> _List of tasks_
- 1) Reproduce the article on Ranjan and photographer Soumya Sankar Bose from "It was 1995, and" to "Ranjan, 33 now.".
- 2) Which people does the article on Ranjan and photographer Soumya Sankar Bose refer to by a name or an initial? List all of them.
- 3) Answer these from the article on Ranjan and photographer Soumya Sankar Bose:
(a) What was on the paper plate K carried when Ranjan opened the door?
(b) On what date does Bose's solo show open, and at which gallery?
(c) Who were the focus of Bose's 2016 project 'Let's Sing an Old Song'?

> _Selected excerpt_
--*--

It was 1995, and the Calcutta summer was just about winding up. Ranjan remembers feeling conscious of the way his t-shirt stuck to his back when he went to answer the door. The ting-tong of the doorbell was almost a respite from the drudgery of a 10-year-old’s afternoon. “He was standing there with a wide grin on his face and a paper plate full of cut fruits. His family had just shifted to our building, he brought us Satyanarayan puja prasad,” says Ranjan, 33 now.
K, who was two years older than him, was to become an inextricable part of Ranjan’s childhood at his Bangur Avenue apartment in east Kolkata. He remembers rushing from school to meet him at a cassette shop under the Sealdah flyover. “We would get mixtapes done of our favourite Bollywood numbers and then exchange our cassettes so we didn’t miss out on any number,” says Ranjan.
But what Ranjan remembers most vividly are the afternoons they spent together on his terrace. “For six years, we shaped ourselves there. There were no secrets between us. I was never in love with him, but there was a connection. I saw him slowly drift away. I wasn’t particularly sad about it. It was all part of growing up. But a part of me still holds on to those afternoons,” he says.
Today, Ranjan is an established theatre and film actor in a steady relationship with another man and K is married to a woman in Mumbai, happily settled. They still bump into each other when K visits, but they might as well be strangers. When photographer Soumya Sankar Bose approached Ranjan to be a part of his project on the “dreams and desires” of LGBTQI people of India, Ranjan decided to narrate his love story, which was not exactly a love story to Bose. “He wanted to capture the essence of those afternoons together,” he says. The result is an intimate image of Ranjan and a model sprawled by a window with a recorder and some cassettes strewn beside them. “I know I took the risk of making this image a little esoteric but I wanted it to tell a story,” says Bose.
For Bose, a Magnum Foundation fellow, that’s a risk he could afford. His ambitious photo project, ‘Full Moon and a Dark Night’, attempts to understand how the sub-conscious processes the experience of persecution. “I wanted to give my collaborators a platform to vent and, if I could, heal,” says Bose. His work will be on as part of a solo show, opening on 17 March, at the Gallery Experimenter in Kolkata. His previous project, ‘Let’s Sing an Old Song’ (2016), focused on forgotten jatra (an indigenous theatre form from Bengal) artistes of Bengal. “Even in that photo project, I wanted my collaborators to tell me about the characters that they have carried with them for years,” says Bose.

--*--

> _Provided records_
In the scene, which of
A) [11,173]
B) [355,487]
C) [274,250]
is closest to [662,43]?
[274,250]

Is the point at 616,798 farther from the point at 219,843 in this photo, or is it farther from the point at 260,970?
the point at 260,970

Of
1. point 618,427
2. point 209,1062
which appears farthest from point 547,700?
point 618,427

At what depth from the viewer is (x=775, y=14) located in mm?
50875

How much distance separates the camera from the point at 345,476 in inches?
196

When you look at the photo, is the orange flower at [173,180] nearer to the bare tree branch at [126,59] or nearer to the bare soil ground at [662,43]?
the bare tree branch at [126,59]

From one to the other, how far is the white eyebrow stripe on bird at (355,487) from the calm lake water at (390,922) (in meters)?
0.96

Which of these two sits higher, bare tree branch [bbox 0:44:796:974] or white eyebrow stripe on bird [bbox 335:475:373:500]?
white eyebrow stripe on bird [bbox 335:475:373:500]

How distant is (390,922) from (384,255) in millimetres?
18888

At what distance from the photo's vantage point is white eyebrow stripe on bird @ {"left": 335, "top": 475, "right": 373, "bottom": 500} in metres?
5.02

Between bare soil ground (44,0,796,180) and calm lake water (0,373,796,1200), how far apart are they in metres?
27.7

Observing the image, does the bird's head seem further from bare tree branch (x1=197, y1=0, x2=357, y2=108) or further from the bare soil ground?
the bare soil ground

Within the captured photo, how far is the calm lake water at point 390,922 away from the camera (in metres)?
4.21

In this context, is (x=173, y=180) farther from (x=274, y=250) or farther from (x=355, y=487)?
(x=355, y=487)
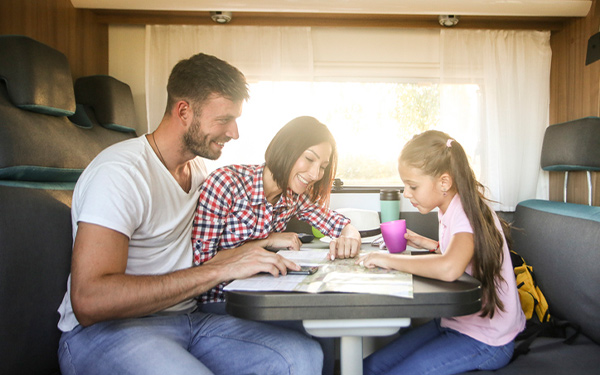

--*--

> _Answer section_
- 1)
It was 1995, and the Calcutta summer was just about winding up. Ranjan remembers feeling conscious of the way his t-shirt stuck to his back when he went to answer the door. The ting-tong of the doorbell was almost a respite from the drudgery of a 10-year-old’s afternoon. “He was standing there with a wide grin on his face and a paper plate full of cut fruits. His family had just shifted to our building, he brought us Satyanarayan puja prasad,” says Ranjan, 33 now.

- 2)
Ranjan
K
Soumya Sankar Bose

- 3)
(a) Cut fruits, which were Satyanarayan puja prasad.
(b) It opens on 17 March at the Gallery Experimenter in Kolkata.
(c) Forgotten jatra artistes of Bengal.